Despite the high business quality, strong industry position and room for continued profitable growth, BLDR’s valuation implies little growth ahead at a trailing-twelve-month free cash flow yield of 10.0%. BLDR trades at a forward (FY27) EV/EBITDA multiple of 8.2x, while other leading distribution companies (FAST, FERG, GWW, WSO, POOL) trade between 12x and 23x next year’s EBITDA estimates.

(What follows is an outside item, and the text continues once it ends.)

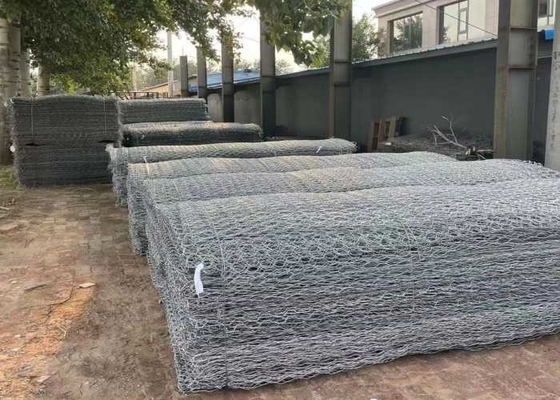 जल संरक्षण परियोजना के लिए पीवीसी लेपित गार्डन 2x1x1m रेनो गेबियन गद्दे की टोकरी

How Management Allocates Capital

Management has four priorities – 1) Maintain a strong balance sheet with a leverage ratio between 1.0x and 2.0x EBITDA, 2) Grow organically, 3) Buy others, 4) Repurchase shares. Although leverage is currently above (2.7x) the upper end of management’s leverage target range, management remains committed to returning capital to shareholders and investing in growth. Of the $6.6B of capital deployed since the start of 2023, roughly 56% has gone toward share repurchases, representing approximately 22% of the average market cap over the same period, and BLDR had $500MM of remaining buyback authorization as of year-end (5.7% of market cap). Management has historically utilized M&A as an accelerator of the company’s growth strategy, completing 40 acquisitions since its merger with BMC in January 2021, accumulating $2.3B in annual revenue for the company, including 8 bolt-on acquisitions in 2025.


We originally posted our investment case for BLDR on February 6, 2024.